• _AIM OF THE EXERCISE_: Continue the news article about the Chicago man sentenced in the suicide-bomber plot, starting after its last sentence.

Chicago man gets 10 years in suicide-bomber plot

Michael Tarm Associated Press

CHICAGO (AP) — A Chicago man who pleaded guilty to a plot to attend a Somalia training camp with the dream of becoming a suicide bomber was sentenced Tuesday to nearly 10 years in prison.

Standing in orange jail clothes, his hands behind his back, 29-year-old Shaker Masri looked calm as a judge imposed the sentence for one count of attempting to provide material support and resources to a terrorist group.

“That you were willing to die in harming others is extremely disturbing to this court,” U.S. District Judge Sharon Johnson Coleman told him. “There is a need to deter you, people such as Mr. Masri, from this type of behavior.”

Masri — who was born in Alabama but has close family ties to Syria — allegedly talked with an informant about killing a busload of U.S. soldiers and learning how to strap on a belt-full of explosives. He also allegedly spoke about “heavenly rewards one would receive for martyrdom,” according to a government presentencing filing.

Source records:
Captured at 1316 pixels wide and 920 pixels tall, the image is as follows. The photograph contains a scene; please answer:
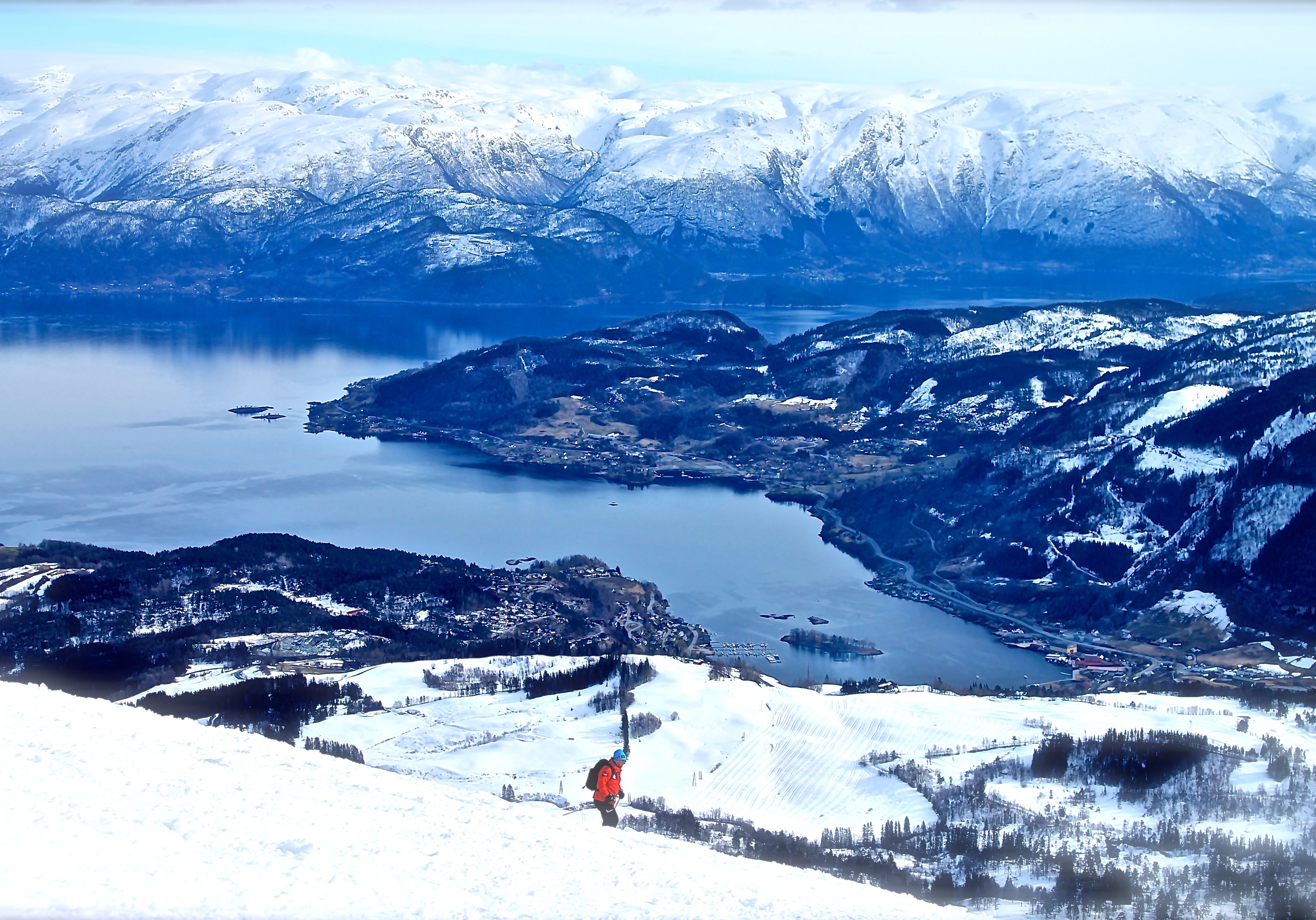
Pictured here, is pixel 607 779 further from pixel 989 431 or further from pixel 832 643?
pixel 989 431

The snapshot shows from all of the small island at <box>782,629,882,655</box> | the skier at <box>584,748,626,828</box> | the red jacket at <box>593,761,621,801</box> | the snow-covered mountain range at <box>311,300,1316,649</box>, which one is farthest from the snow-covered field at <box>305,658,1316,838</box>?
the snow-covered mountain range at <box>311,300,1316,649</box>

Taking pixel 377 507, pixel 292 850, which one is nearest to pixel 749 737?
pixel 292 850

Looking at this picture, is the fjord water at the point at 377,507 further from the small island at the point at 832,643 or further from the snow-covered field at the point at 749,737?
the snow-covered field at the point at 749,737

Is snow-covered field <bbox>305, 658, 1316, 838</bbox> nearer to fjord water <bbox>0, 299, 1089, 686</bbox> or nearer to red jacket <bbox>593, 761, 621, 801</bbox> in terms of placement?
fjord water <bbox>0, 299, 1089, 686</bbox>

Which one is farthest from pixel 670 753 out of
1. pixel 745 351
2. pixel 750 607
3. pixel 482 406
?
pixel 745 351

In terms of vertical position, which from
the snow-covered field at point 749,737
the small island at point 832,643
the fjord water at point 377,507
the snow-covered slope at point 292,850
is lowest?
the fjord water at point 377,507

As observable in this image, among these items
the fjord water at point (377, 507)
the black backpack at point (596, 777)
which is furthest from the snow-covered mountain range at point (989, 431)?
the black backpack at point (596, 777)
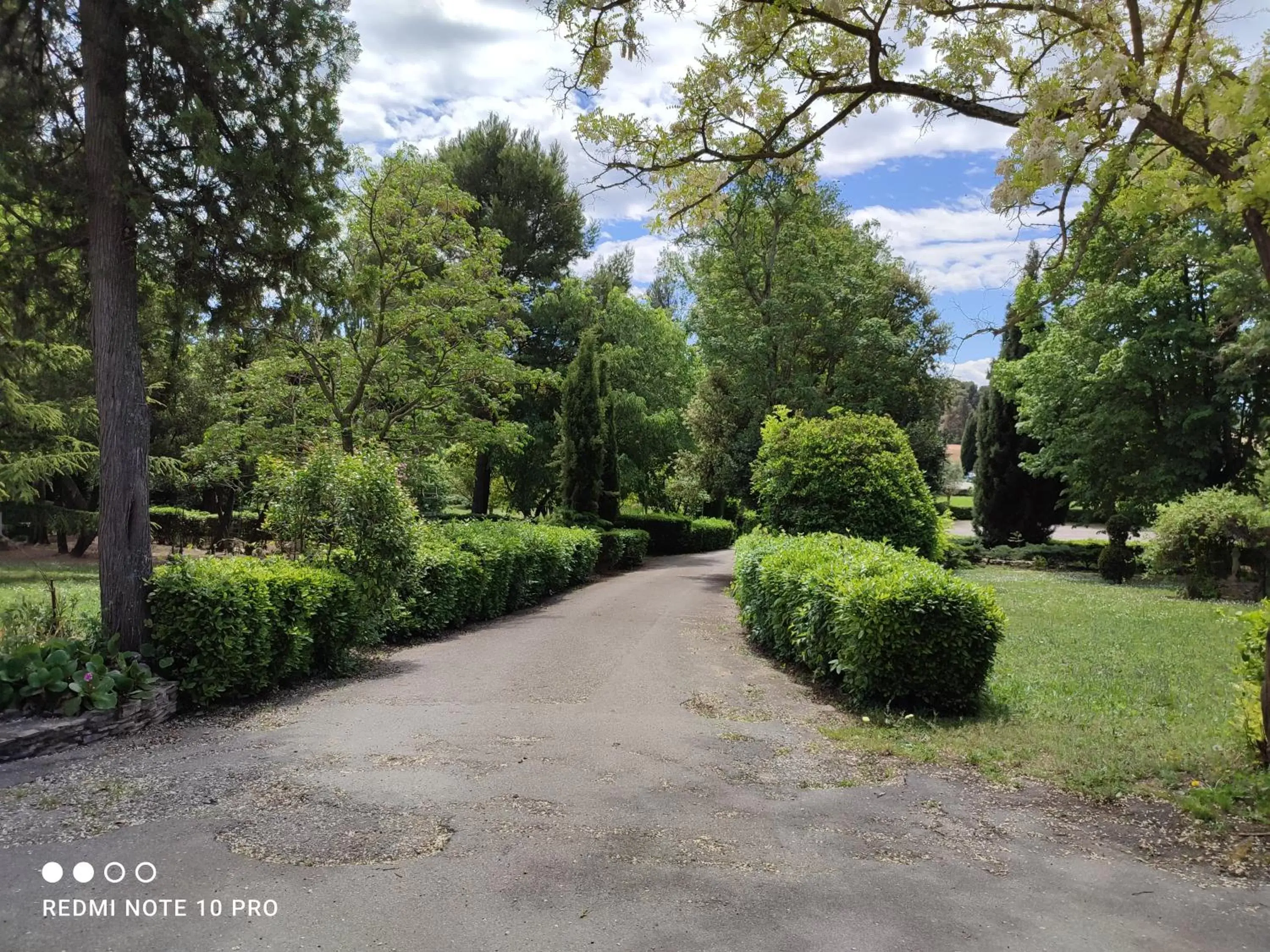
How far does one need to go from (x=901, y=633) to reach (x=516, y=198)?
27.5 meters

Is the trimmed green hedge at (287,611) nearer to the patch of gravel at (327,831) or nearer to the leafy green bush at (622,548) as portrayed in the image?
the patch of gravel at (327,831)

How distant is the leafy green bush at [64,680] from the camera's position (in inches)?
223

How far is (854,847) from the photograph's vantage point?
160 inches

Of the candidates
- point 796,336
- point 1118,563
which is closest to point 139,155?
point 796,336

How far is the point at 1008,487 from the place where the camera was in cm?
3291

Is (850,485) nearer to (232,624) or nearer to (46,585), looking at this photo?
(232,624)

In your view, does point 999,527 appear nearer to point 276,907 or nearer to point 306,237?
point 306,237

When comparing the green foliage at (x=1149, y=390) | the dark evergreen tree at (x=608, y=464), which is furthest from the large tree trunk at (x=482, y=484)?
the green foliage at (x=1149, y=390)

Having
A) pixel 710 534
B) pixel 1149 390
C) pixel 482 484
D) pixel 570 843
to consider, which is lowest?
pixel 710 534

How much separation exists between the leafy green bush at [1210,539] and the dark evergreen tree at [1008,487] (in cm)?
1516

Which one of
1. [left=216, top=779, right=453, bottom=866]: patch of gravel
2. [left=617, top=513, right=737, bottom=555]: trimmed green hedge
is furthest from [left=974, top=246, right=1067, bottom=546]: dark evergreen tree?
[left=216, top=779, right=453, bottom=866]: patch of gravel

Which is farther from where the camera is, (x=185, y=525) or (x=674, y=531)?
(x=674, y=531)

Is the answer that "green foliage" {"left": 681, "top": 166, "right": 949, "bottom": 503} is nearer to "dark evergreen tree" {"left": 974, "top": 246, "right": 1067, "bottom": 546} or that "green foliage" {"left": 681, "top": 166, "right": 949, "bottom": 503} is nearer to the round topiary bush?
"dark evergreen tree" {"left": 974, "top": 246, "right": 1067, "bottom": 546}

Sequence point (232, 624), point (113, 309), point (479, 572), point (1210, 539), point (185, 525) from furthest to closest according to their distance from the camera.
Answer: point (185, 525) → point (1210, 539) → point (479, 572) → point (113, 309) → point (232, 624)
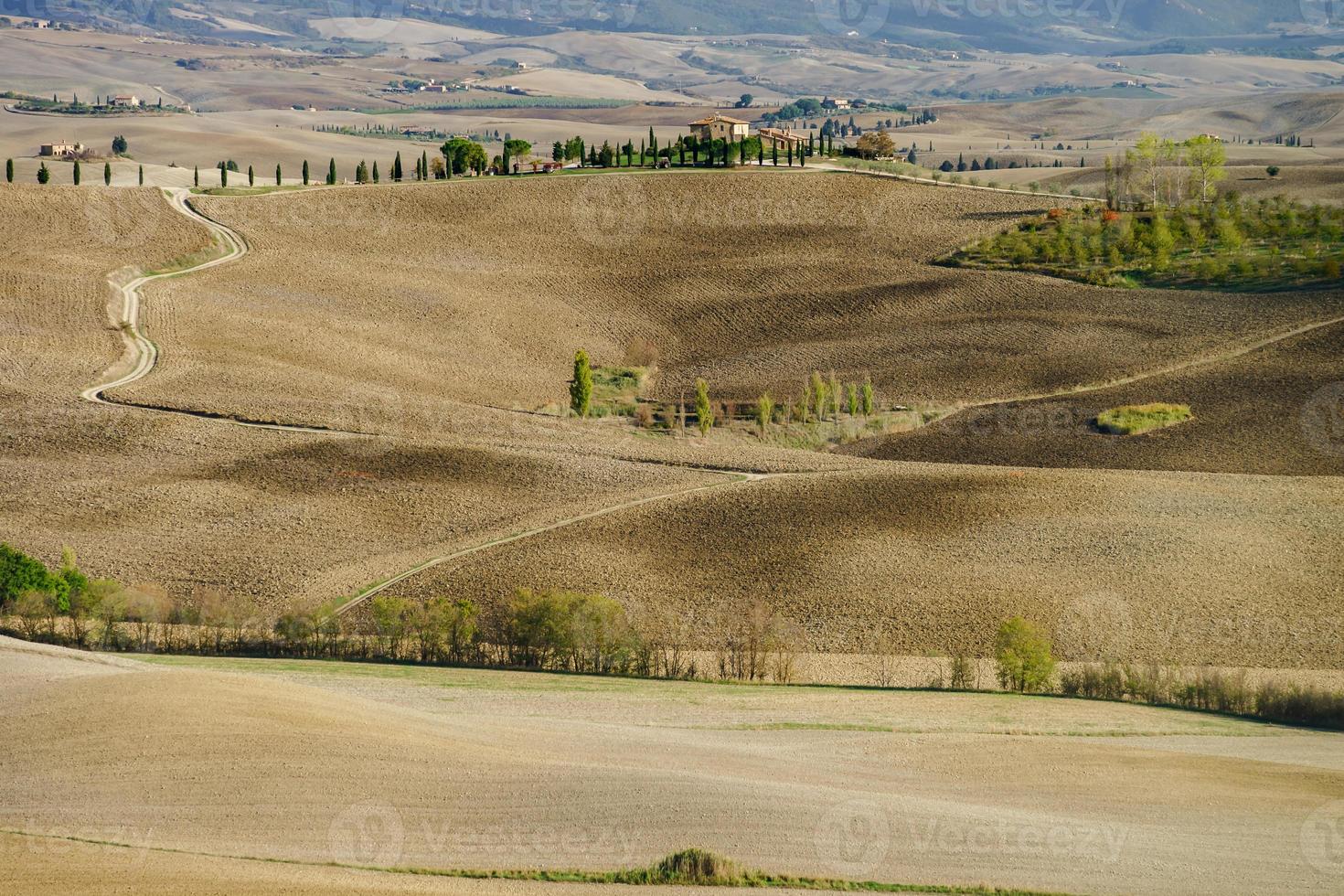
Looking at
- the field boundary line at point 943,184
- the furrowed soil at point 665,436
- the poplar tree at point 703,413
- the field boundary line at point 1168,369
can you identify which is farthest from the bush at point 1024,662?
the field boundary line at point 943,184

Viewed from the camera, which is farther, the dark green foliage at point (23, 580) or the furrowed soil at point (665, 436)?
the furrowed soil at point (665, 436)

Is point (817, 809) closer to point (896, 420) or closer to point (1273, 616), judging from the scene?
point (1273, 616)

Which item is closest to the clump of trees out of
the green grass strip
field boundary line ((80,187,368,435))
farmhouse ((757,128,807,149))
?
farmhouse ((757,128,807,149))

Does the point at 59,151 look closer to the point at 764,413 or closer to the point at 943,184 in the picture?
the point at 943,184

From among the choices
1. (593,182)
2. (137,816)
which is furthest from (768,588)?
(593,182)

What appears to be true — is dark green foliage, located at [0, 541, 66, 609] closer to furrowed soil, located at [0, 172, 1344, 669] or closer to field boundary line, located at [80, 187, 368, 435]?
furrowed soil, located at [0, 172, 1344, 669]

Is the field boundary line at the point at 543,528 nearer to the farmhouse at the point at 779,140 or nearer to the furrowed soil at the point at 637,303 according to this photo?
the furrowed soil at the point at 637,303

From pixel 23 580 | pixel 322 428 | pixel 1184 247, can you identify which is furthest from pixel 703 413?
pixel 1184 247
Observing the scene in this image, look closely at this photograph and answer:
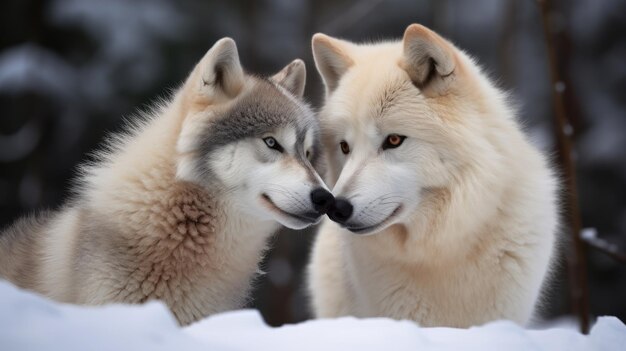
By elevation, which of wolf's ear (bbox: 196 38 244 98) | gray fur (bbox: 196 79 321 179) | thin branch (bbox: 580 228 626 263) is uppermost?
wolf's ear (bbox: 196 38 244 98)

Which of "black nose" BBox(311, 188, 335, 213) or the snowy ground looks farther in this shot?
"black nose" BBox(311, 188, 335, 213)

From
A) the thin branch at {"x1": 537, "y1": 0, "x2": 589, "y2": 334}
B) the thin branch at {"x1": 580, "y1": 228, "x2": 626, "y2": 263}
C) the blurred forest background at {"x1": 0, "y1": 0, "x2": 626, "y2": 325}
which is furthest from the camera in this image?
the blurred forest background at {"x1": 0, "y1": 0, "x2": 626, "y2": 325}

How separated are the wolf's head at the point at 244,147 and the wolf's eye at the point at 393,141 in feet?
1.48

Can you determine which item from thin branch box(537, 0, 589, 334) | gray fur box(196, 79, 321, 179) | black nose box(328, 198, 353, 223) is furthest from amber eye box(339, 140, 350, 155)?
thin branch box(537, 0, 589, 334)

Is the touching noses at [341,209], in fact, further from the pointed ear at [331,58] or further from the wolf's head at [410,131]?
the pointed ear at [331,58]

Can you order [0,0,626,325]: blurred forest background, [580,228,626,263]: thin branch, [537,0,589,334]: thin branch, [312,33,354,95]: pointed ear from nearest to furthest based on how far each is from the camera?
[312,33,354,95]: pointed ear → [580,228,626,263]: thin branch → [537,0,589,334]: thin branch → [0,0,626,325]: blurred forest background

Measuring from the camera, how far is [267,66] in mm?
12039

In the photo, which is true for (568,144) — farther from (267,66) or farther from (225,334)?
(267,66)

• _TASK OUTPUT_:
“Masri’s goal was to be a tool of indiscriminate murder,” the same filing said.

Masri was arrested in August 2010 hours before he was scheduled to leave the country for a trip to Somalia, where he hoped to become a suicide bomber for al-Qaida and another terrorist group, al-Shabab, prosecutors have said. He had allegedly started talking to a confidential FBI informant of his plans a little more than two weeks before his arrest.

After his arrest, investigators found a copy of Osama bin Laden’s manifesto, “The Declaration of War Against the Americans” on his computer as well as the book “The Islamic Ruling on the Permissibility of Self-Sacrificial Operations: Suicide or Martyrdom?”

Masri allegedly admired Anwar al-Awlaki, a U.S.-born cleric believed to have inspired the 2009 Fort Hood, Texas, shootings and the attempted bombing of a jetliner approaching Detroit on Christmas Day in 2009. A U.S. drone attack killed al-Awlaki last year.

Shaker did display emotion once Tuesday, interrupting and asking to speak when a prosecutor said he hadn’t renounced his ideology. But after huddling with his lawyers, he stayed quiet. Asked later if he had any remarks, he said politely, “No thank you, your honor.”

After his release from prison, Masri will be subject to 20 years of close supervision and monitoring, Coleman said. That will include restrictions on Internet access, she said.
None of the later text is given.